In vivo deubiquitination assay
For cell-based analysis of USP20 deubiquitinating PD-L1 in vivo, 5 × 106 HEK293T cells were individually cotransfected with HA-Ub and Flag-USP20 or Flag expression vectors; another 5 × 106 HEK293T cells were individually cotransfected with HA-Ub, siRNA-USP20, or siRNA-NC. After 40 h of transfection, the cells were treated with 10 μM MG132 for 8 h to accumulate ubiquitinated proteins before being harvested.
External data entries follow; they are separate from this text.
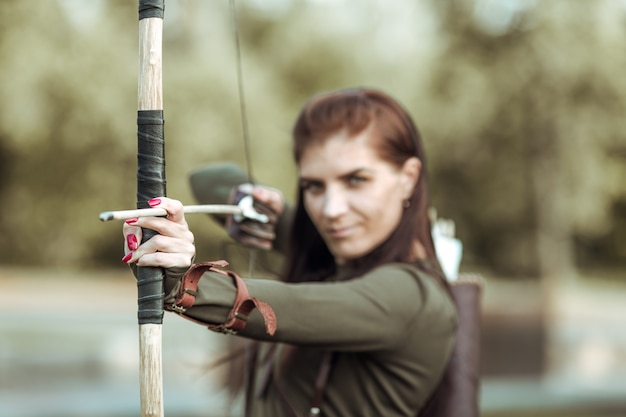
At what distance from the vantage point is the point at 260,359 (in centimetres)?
266

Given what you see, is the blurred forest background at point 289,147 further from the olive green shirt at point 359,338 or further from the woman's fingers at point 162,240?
the woman's fingers at point 162,240

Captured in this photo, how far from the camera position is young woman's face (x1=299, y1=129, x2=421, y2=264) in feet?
7.97

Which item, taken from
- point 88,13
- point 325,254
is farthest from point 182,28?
point 325,254

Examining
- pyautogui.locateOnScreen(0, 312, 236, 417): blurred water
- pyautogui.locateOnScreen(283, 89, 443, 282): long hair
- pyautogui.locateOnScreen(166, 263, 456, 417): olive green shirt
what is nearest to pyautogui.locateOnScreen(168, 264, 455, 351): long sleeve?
pyautogui.locateOnScreen(166, 263, 456, 417): olive green shirt

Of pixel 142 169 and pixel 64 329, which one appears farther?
pixel 64 329

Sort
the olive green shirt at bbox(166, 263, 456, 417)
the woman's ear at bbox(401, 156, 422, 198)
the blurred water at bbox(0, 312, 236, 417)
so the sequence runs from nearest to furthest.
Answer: the olive green shirt at bbox(166, 263, 456, 417) < the woman's ear at bbox(401, 156, 422, 198) < the blurred water at bbox(0, 312, 236, 417)

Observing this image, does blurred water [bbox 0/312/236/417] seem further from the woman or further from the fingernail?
the fingernail

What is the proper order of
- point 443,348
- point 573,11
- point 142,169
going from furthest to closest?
point 573,11
point 443,348
point 142,169

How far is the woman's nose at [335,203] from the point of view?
2.42m

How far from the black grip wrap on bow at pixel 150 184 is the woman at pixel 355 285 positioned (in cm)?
24

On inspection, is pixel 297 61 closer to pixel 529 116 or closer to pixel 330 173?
pixel 529 116

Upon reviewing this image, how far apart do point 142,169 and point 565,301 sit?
20.2 meters

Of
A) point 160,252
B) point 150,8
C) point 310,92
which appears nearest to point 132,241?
point 160,252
Cells were then lysed with mild sonication and RIPA buffer (10 mM Tris-HCl [pH 7.4], 150 mM NaCl, 5 mM NaF, 10 mM DTT, 5% glycerol, and 5000 U/mL proteinase inhibitors) containing 2% SDS and boiled at 95 °C for 10 min. The denatured cell lysates were further diluted with SDS-negative lysis buffer, to reduce SDS to 0.2%, and subjected to immunoprecipitation with anti-PD-L1 antibody at 4 °C overnight, followed by western blot analysis with the indicated antibodies. The endogenous ubiquitination levels of PD-L1 were determined using anti-Ub antibody.
Nuclear/cytoplasmic isolation
Nuclear/cytoplasmic isolation was carried out using NE-PER Nuclear and Cytoplasmic Extraction Reagents (#78835, Thermo Fisher Scientific, USA) according to the manufacturer’s protocol. Cytoplasmic and nuclear fractions were used for RNA extraction. GAPDH and U1 were used as controls for cytoplasmic and nuclear RNAs, respectively.
Statistical analysis
The expression of each lncRNA was dichotomized using the median expression as the cut-off to define high values (at or above the median) versus low values (below the median). Differences between groups in the in vitro and in vivo experiments were analyzed using a Student’s t-test. A Spearman’s correlation analysis was performed to assess the relationship between associated variables. All experiments were performed independently in triplicate. All statistical tests were two-sided, and statistical significance was set at P < 0.05.
Results
TINCR promotes breast cancer progression in vivo and in vitro
Three animal cohorts were used to examine the potential effects of TINCR on breast cancer cell proliferation and metastasis in vivo. First, both scrambled and shTINCR 4T1 cells were injected subcutaneously into female Balb/c mice. Compared with the scramble group, tumor growth was significantly inhibited in the TINCR knockdown groups (Figs. 1A and S1A). The tumor weight in the TINCR knockdown group was also lower than that in the control group (Fig. 1B). Moreover, in vitro colony formation assays revealed that depletion of TINCR attenuated cell proliferation (Fig. 1C), and TINCR knockdown decreased invasiveness and rates of migration (Fig. 1D, E).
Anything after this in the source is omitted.